| REQUIRED WORK |
Please say whether each statement agrees with the verse-by-verse commentary below, answering yes or no and quoting the commentary's deciding words: 1. Paul dictated the letter to Tertius in Corinth. 2. The commentary says the word "sin," repeated in verse 8, is in the plural. 3. The commentary holds that the law can be sin.

5. “For when we were in carnality, the emotions of sins which were through the law were working in our members to bring forth fruit unto death.” So long as we are unsanctified a thousand carnal incentives antagonistical to the law of God are stirring us up to give way to known and trifling sin, the first overt act, as we have here clearly revealed in the aorist tense, forfeiting our justification and bringing us back into the old condemnation of our former wicked life.

Verse 6

6. “But we have now been made free from the law, being dead in that in which we were held, So that we serve in the newness of the spirit and not in the oldness of the letter.” This verse answers all questions relative to the actual personal profession of entire sanctification on the part of the Apostle Paul and his associated ministry. The very fact that he is free from the law, and, as he says here, that everything in him antagonistical to the law had been slain, amounts to his clear and unequivocal testimony to the crucifixion of the “old man,” which is the very salient fact of entire sanctification. Paul dictated this letter to Tertius in Corinth, A. D. 58, twenty- one years after he had been sanctified in Arabia, consequently he was prepared to give, as he does in the verse, a clear and unequivocal testimony to that glorious experience.

Verse 7

7. “Then what shall we say? is the law sin? it could not be so; but I had not known sin except through law; for indeed I had not known lust unless the law said: Thou shalt not covet.” While as he here affirms it is impossible for the law to be sin, because it is the very radiation of the divine purity and glory; yet from the very fact that the law is God’s light, revealing to us sin that we may fly from it, it follows as a legitimate sequence that if we do not walk in the light and avoid sin, but on the contrary yield to temptation and commit sin, our responsibility is infinitely intensified and our criminality correspondingly aggravated; the law, which God in mercy gave to light us to heaven, bearing witness against us, and thus infinitely augmenting our condemnation.

Verse 8

8. “For sin taking occasion through the commandment wrought out in me all antagonism; for without the law sin was dead.” N. B. Sin so constantly repeated here is in the singular number, meaning the sin- principle, i. e., original sin and not actual sin, which is in the plural. Where there is no commandment sin is dead, because it has nothing to antagonize.

Verse 9

PAUL’S INFANTILE REGENERATION.

| PROVIDED MATERIAL |
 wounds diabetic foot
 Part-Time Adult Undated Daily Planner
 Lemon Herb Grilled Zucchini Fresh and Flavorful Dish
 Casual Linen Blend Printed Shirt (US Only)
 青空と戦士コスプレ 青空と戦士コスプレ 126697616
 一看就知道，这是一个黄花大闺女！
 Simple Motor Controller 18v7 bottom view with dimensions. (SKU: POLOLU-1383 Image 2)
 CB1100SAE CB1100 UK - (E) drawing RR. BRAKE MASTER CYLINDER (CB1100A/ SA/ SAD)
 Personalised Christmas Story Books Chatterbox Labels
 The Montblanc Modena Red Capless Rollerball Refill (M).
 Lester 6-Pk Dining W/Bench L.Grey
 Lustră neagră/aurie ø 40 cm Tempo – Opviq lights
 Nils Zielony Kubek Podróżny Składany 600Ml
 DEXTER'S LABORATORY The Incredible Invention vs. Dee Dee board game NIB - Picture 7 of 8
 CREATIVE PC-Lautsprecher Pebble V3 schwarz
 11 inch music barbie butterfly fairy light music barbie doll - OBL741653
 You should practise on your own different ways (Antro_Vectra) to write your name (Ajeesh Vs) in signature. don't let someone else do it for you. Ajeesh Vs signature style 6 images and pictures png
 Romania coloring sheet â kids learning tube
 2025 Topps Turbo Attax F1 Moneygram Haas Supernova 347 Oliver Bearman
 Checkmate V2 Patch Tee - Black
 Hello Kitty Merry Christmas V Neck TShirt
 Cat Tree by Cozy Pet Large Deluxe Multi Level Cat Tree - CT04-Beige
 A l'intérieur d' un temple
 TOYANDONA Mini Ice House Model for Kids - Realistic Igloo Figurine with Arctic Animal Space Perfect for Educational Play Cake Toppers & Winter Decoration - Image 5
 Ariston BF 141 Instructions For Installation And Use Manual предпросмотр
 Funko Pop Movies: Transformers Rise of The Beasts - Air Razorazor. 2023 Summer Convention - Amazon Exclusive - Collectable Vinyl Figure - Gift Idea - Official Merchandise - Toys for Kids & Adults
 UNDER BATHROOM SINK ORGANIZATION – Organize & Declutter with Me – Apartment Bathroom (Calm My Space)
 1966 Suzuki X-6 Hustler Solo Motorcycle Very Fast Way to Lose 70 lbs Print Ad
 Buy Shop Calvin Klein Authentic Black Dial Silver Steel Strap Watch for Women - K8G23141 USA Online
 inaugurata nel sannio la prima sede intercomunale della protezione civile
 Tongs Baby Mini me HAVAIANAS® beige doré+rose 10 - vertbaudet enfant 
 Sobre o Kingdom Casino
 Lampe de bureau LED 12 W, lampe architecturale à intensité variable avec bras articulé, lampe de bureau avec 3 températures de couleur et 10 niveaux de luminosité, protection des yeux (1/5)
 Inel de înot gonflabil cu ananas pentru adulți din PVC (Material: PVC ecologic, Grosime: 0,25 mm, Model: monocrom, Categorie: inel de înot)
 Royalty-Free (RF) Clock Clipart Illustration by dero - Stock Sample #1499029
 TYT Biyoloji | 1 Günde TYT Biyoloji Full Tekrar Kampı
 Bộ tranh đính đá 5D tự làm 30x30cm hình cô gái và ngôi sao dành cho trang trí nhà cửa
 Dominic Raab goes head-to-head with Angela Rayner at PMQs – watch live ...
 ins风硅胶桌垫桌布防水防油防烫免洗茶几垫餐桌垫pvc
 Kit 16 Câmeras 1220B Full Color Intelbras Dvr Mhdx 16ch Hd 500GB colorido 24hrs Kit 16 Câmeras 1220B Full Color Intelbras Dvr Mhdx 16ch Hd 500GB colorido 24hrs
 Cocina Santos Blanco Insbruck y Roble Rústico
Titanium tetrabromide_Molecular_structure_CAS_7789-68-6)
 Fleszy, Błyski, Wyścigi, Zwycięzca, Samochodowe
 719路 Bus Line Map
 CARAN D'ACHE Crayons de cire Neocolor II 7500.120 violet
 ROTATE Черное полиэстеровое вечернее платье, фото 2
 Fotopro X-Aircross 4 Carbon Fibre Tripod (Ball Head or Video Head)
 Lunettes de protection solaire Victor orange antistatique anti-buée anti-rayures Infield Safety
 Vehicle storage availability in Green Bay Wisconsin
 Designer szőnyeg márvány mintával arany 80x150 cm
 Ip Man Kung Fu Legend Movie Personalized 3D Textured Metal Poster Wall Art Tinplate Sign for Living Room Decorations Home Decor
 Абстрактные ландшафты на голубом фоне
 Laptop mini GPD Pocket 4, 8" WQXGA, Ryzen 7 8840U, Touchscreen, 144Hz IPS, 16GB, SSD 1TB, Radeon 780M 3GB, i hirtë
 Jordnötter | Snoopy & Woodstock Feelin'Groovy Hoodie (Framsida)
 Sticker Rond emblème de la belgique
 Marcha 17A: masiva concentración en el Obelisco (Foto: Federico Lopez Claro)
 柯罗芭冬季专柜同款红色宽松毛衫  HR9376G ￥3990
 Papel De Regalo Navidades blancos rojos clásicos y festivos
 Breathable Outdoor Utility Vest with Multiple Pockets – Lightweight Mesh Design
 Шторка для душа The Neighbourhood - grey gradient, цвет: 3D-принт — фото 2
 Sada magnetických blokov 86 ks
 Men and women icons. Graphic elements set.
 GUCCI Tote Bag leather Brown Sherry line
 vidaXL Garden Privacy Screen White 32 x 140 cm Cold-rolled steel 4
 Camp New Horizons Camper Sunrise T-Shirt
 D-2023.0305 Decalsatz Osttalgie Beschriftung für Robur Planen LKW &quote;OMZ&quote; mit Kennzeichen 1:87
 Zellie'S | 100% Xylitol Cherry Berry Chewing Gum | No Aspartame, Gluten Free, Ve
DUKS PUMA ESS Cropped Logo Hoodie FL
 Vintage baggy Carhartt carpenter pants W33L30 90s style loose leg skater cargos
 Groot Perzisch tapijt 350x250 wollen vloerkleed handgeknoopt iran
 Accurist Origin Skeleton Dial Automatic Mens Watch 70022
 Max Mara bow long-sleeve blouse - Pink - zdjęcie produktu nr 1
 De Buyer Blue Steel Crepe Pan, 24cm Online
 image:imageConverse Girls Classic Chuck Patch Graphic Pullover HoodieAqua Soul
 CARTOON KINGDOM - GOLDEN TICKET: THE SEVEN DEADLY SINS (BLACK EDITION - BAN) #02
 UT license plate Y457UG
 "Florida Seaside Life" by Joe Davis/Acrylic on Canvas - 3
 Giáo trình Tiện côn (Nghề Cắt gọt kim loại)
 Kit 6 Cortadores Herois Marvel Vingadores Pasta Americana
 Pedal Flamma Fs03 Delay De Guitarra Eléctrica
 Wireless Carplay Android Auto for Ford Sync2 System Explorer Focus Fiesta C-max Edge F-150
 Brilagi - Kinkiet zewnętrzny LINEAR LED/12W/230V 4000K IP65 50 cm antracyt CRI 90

| TASK RESPONSE |
1. Yes: "Paul dictated this letter to Tertius in Corinth"
2. No: "is in the singular number"
3. No: "it is impossible for the law to be sin"